Updated

Some of the main operatives in the Benghazi terror attack were part of the Al Qaeda network and likely sought to communicate with Al Qaeda leadership in Pakistan leading up to and after the strike that killed four Americans, according to the Republican chairman of the House Intelligence Committee.

“I can tell you we know the participants of the event were clearly Al Qaeda affiliates, had strong interest and desire to communicate with Al Qaeda core and others, in the process -- we believe before and after the event,” Rep. Mike Rogers, R-Mich., who has access to classified information and receives regular briefings, told Fox News in an exclusive interview.

Last month, Fox News was first to report that at least two of the key suspects in the Benghazi terror attack were at one point working with Al Qaeda senior leadership. Sources familiar with the investigation said one suspect was believed to be a courier for the network, and the other a bodyguard in Afghanistan prior to the 2001 terror attacks.

The direct ties to Al Qaeda senior leadership undercut early characterizations by the Obama administration that the attackers in Benghazi were isolated “extremists" with no organizational structure or affiliation. After the attack, the former bodyguard -- Faraj al Chalabi -- traveled to Pakistan, where he was detained, returned to Libya and eventually released before the FBI was granted access.

A former Guantanamo detainee, Sufian bin Qumu, who is suspected of training some of the operatives who took part in the assault, was in Benghazi on Sept. 11, 2012, according to a knowledgeable source. Fox News is told the intelligence community is trying to determine whether he played any role directing the attack and whether he was physically on or near the consulate grounds.

“I will tell you this, by witness testimony and a year and a half of interviewing everyone that was on the ground by the way, either by an FBI investigator or the committee: It was very clear to the individuals on the ground that this was an Al Qaeda-led event.
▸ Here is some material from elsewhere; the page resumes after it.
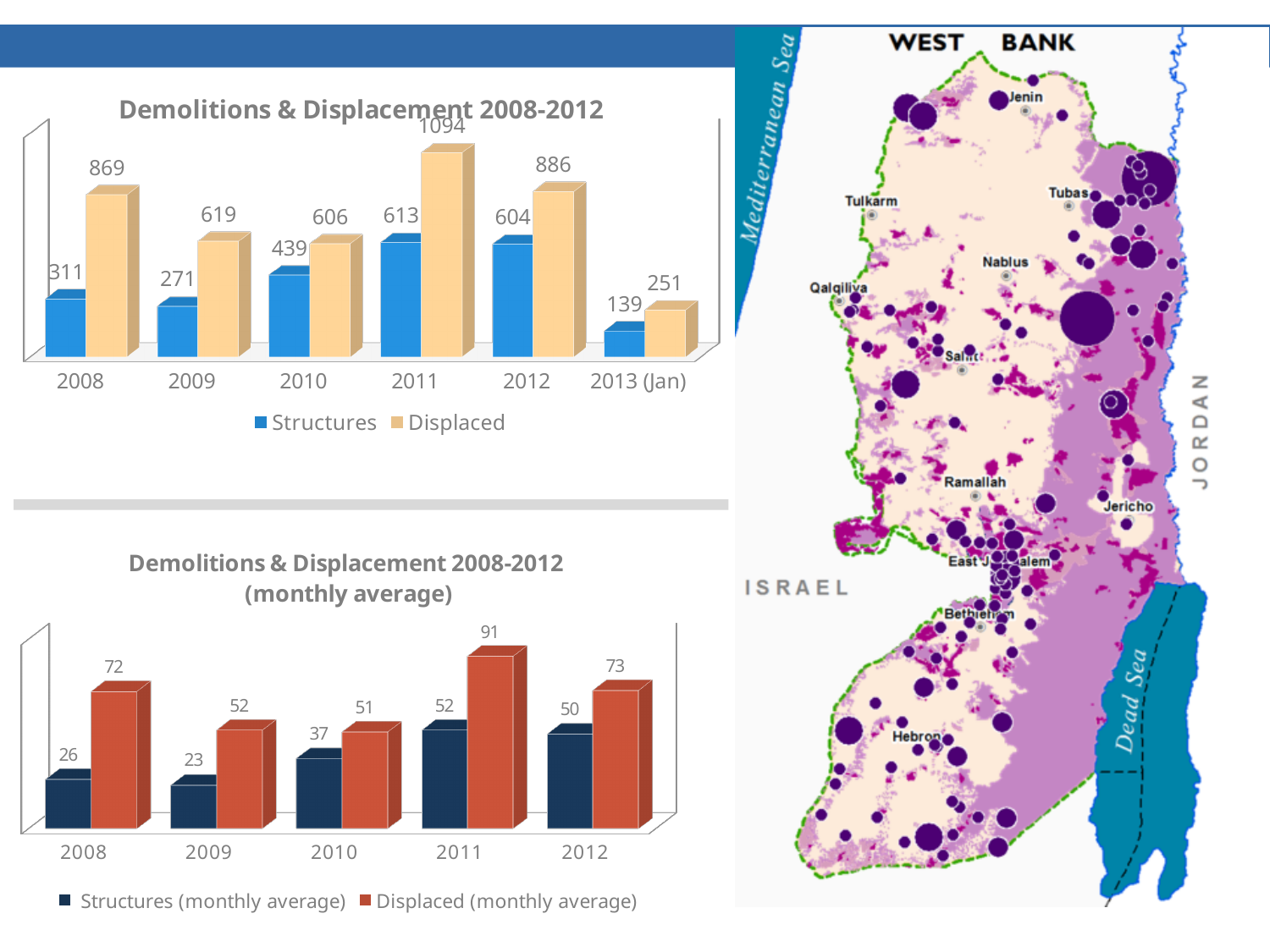
In the top chart 'Demolitions & Displacement 2008-2012', how many series does the legend list? 2 In the top chart 'Demolitions & Displacement 2008-2012', what is the Structures value for 2013 (Jan)? 139 In the bottom chart 'Demolitions & Displacement 2008-2012 (monthly average)', what is the difference between the Displaced (monthly average) and Structures (monthly average) values for 2008? 46 In the bottom chart 'Demolitions & Displacement 2008-2012 (monthly average)', what is the Displaced (monthly average) value for 2011? 91 What kind of chart is the bottom chart 'Demolitions & Displacement 2008-2012 (monthly average)'? bar chart In the top chart 'Demolitions & Displacement 2008-2012', how many categories are shown on the x axis? 6 In the top chart 'Demolitions & Displacement 2008-2012', what is the Displaced value for 2011? 1094 In the top chart 'Demolitions & Displacement 2008-2012', what is the difference between the Displaced values for 2011 and 2012? 208 In the top chart 'Demolitions & Displacement 2008-2012', which year has the highest Displaced value? 2011 In the bottom chart 'Demolitions & Displacement 2008-2012 (monthly average)', which year has the lowest Structures (monthly average) value? 2009 In the top chart 'Demolitions & Displacement 2008-2012', which category has the lowest Structures value? 2013 (Jan) In the bottom chart 'Demolitions & Displacement 2008-2012 (monthly average)', is the Structures (monthly average) value for 2010 larger or smaller than the Displaced (monthly average) value for 2010? smaller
And they had pretty fairly descriptive events early on that lead those folks on the ground, doing the fighting, to the conclusion that this was a pre-planned, organized terrorist event,” Rogers said.

“Not a video, that whole part was debunked time and time again, which just leads to questions of why the administration hung with that narrative for so long when all the folks who participated on the ground saw something different.”

Asked what might explain the initial narrative that an anti-Islam film triggered demonstrations that led to the attack, Rogers did not answer directly but said all evidence points to the State Department, whose leadership skirted the security requirements for the Benghazi mission.

“We think we can fairly sense what was going on here and I will tell you, the answers, I think, are going to lie within the State Department and the decision-making in the State Department,” he said. “Lots of questions to be answered there.”